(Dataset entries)
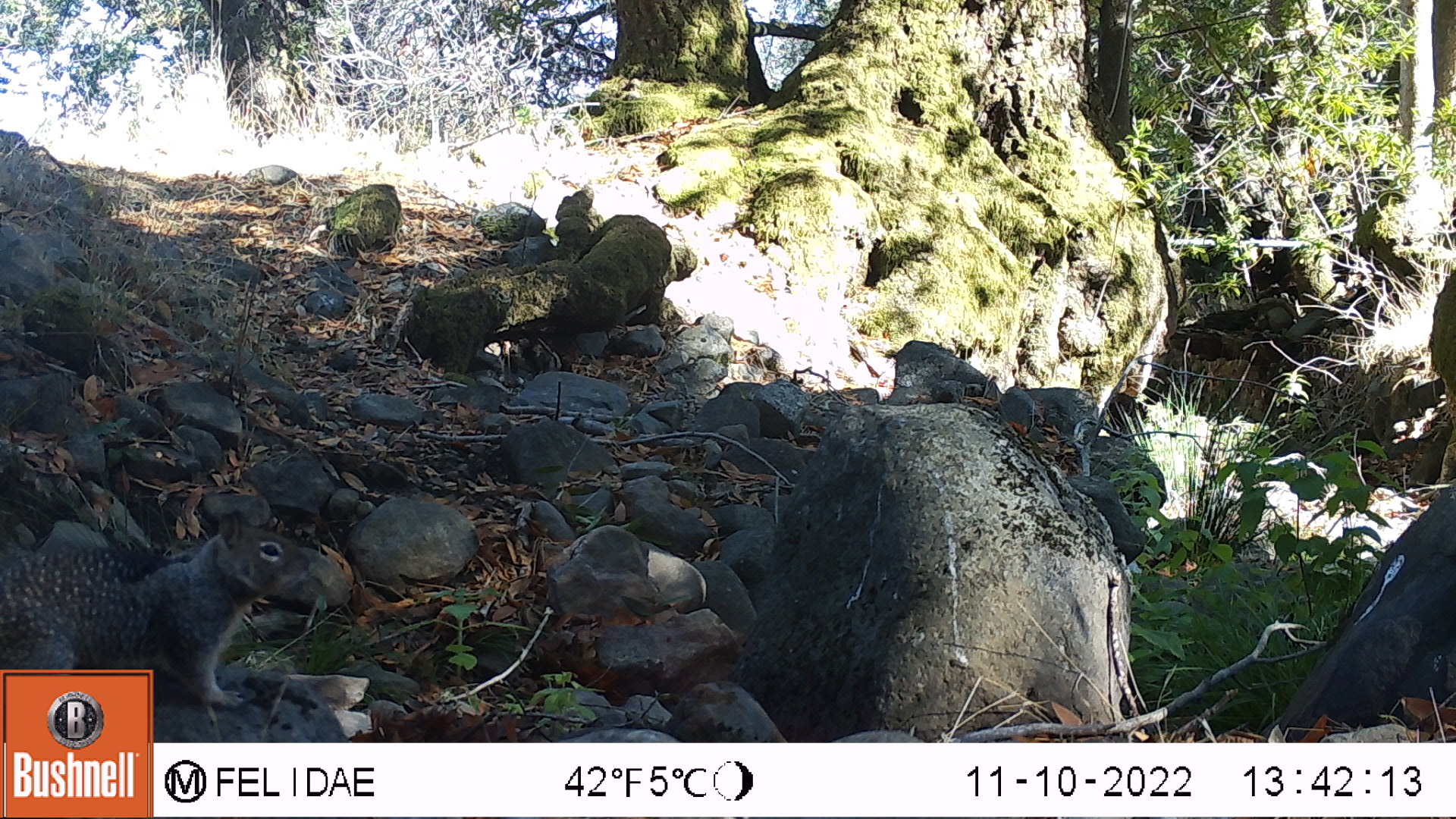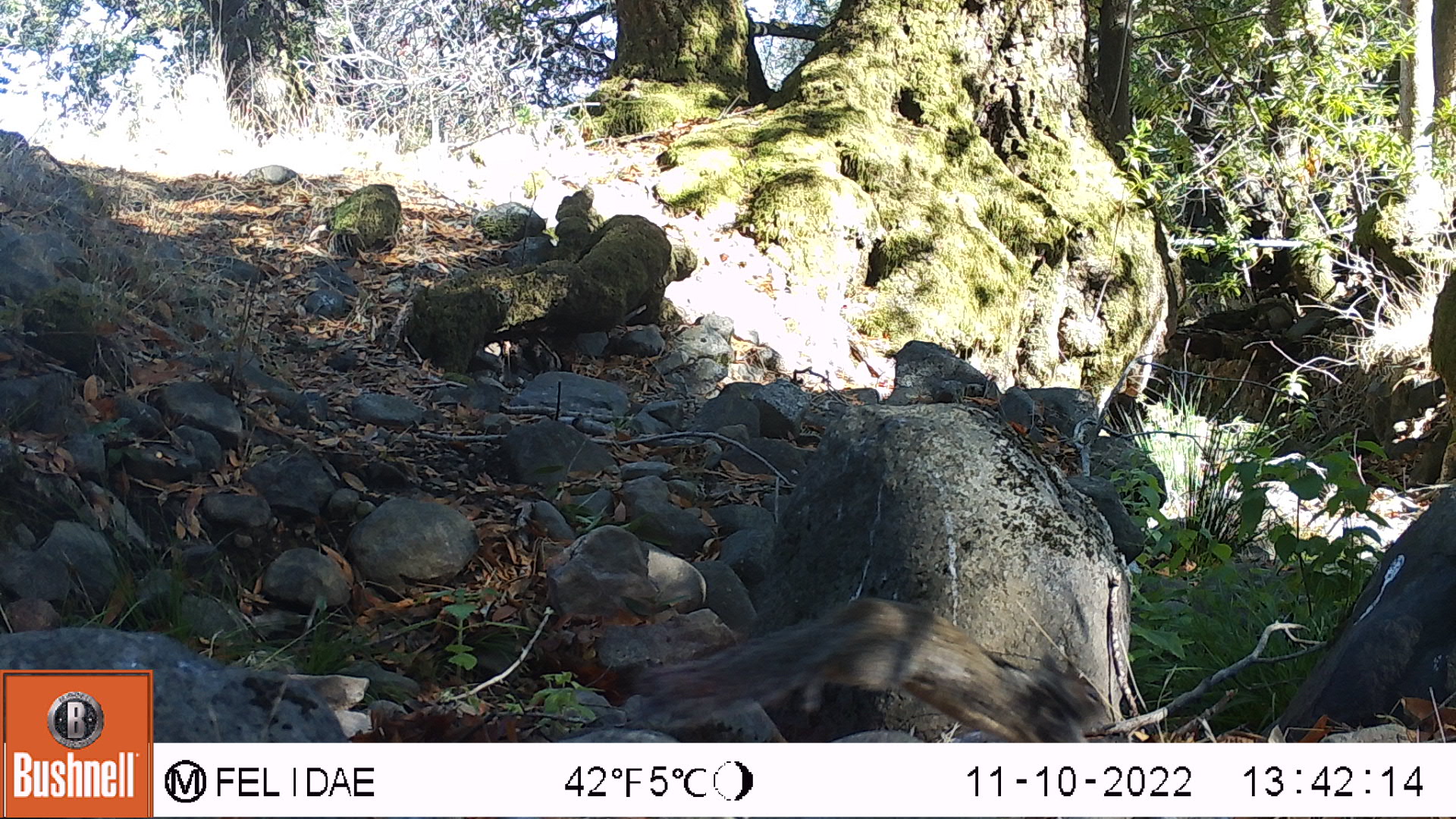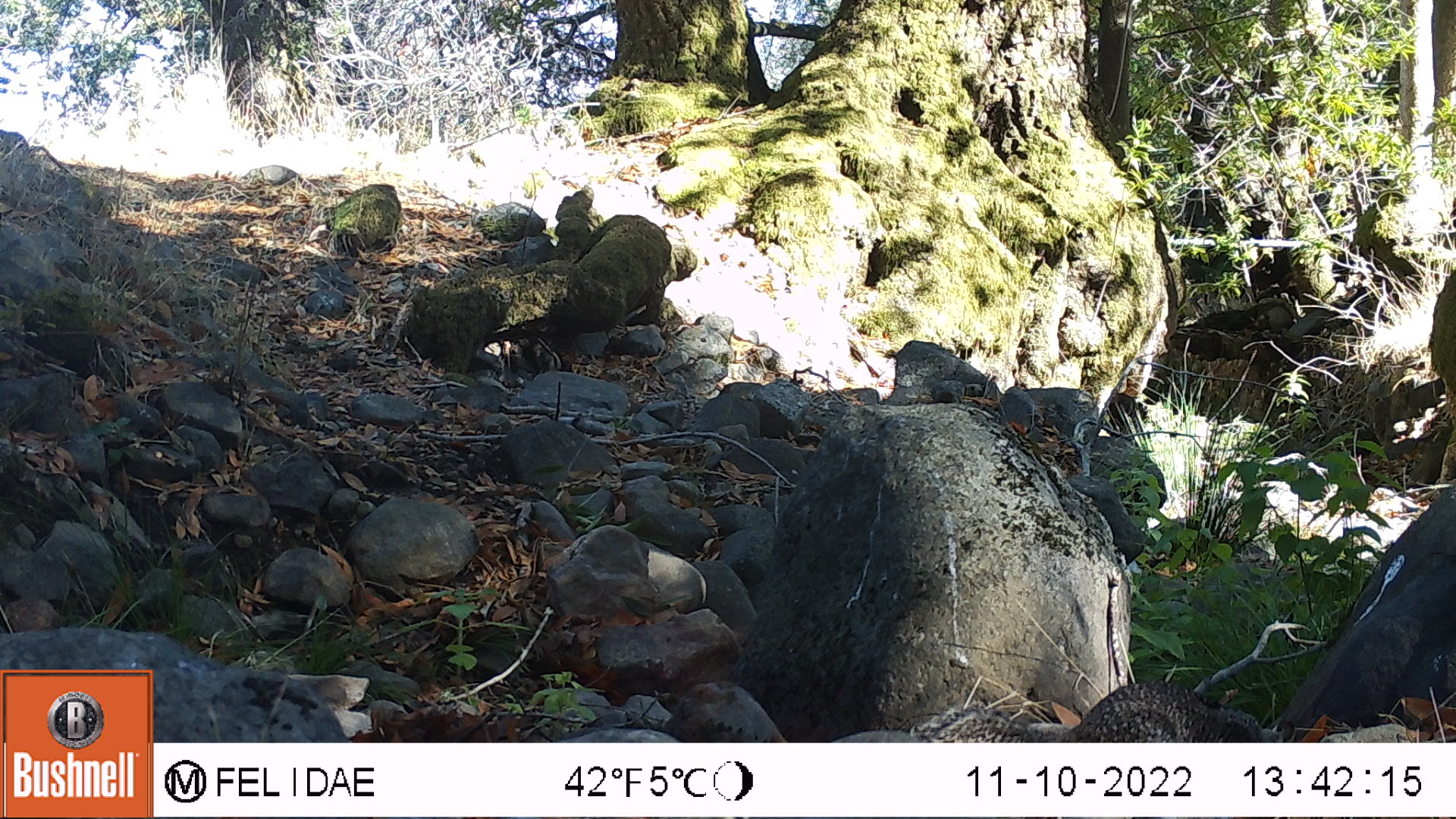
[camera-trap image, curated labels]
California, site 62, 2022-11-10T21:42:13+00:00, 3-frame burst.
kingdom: Animalia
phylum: Chordata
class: Mammalia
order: Rodentia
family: Sciuridae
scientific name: Sciuridae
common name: squirrel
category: unknown squirrel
Unknown squirrel (squirrel) (Sciuridae).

▶ _Exercise objective_
Taking each record in turn, retype it exactly and drop any picture.

▶ _Result of the exercise_
[camera-trap image, curated labels]
California, site 62, 2022-11-10T21:42:13+00:00, 3-frame burst.
kingdom: Animalia
phylum: Chordata
class: Mammalia
order: Rodentia
family: Sciuridae
scientific name: Sciuridae
common name: squirrel
category: unknown squirrel
Unknown squirrel (squirrel) (Sciuridae).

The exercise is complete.